Ce fut dans ces dispositions que je me préparai pour le second acte de Phèdre, dans lequel je devais paraître pour la première fois devant le public anglais. Trois fois je me mis du rouge sur les joues, du noir aux yeux ; trois fois je m’enlevai tout, d’un coup d’épongé. Je me trouvais laide. Je me trouvais plus maigre. Je me trouvais moins grande.

Je fermai les yeux pour écouter ma voix. Mon diapason à moi, c’est « le bal », que je prononce en bas en ouvrant l’a ; « le bââââl », ou que je file en haut en fermant l’a et en suivant l’l : « le balll ». — Ah ! bien oui ! je ne trouvai « le bal » ni en haut, ni en bas. J’avais la voix enrouée dans les notes graves, voilée dans les notes de soprano ; je pleurai de rage.

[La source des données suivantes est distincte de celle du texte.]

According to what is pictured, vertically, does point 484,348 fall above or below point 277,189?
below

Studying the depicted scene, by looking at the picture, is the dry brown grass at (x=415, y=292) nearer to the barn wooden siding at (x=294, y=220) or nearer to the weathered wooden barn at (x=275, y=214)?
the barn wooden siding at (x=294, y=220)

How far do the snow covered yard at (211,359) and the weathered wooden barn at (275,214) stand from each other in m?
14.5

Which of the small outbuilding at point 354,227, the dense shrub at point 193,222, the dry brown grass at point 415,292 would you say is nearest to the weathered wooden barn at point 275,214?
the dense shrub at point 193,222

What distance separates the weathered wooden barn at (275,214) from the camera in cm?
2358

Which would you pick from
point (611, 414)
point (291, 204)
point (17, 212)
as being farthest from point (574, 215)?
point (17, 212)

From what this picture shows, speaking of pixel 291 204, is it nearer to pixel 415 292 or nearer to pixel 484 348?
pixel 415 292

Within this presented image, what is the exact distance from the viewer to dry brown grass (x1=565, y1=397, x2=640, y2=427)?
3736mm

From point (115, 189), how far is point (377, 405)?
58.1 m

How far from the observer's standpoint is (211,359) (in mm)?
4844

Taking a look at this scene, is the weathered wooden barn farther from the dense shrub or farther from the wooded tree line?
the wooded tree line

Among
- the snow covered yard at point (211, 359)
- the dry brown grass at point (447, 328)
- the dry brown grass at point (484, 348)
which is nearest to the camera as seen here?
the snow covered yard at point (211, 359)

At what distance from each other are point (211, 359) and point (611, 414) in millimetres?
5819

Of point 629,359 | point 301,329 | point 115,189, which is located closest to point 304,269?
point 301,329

On vint me prévenir que le second acte de Phèdre allait commencer. Je devins folle. Je n’avais pas mon voile. Je n’avais pas mes bagues. Ma ceinture de camées n’était pas attachée. Je murmurai :

Le voici. Vers mon cœur tout mon sang se retire.
J’oublie, en le voyant   .   .   .   .   .   .

Mais le mot « J’oublie » me frappa au cerveau : Si j’allais oublier ce que j’ai à dire !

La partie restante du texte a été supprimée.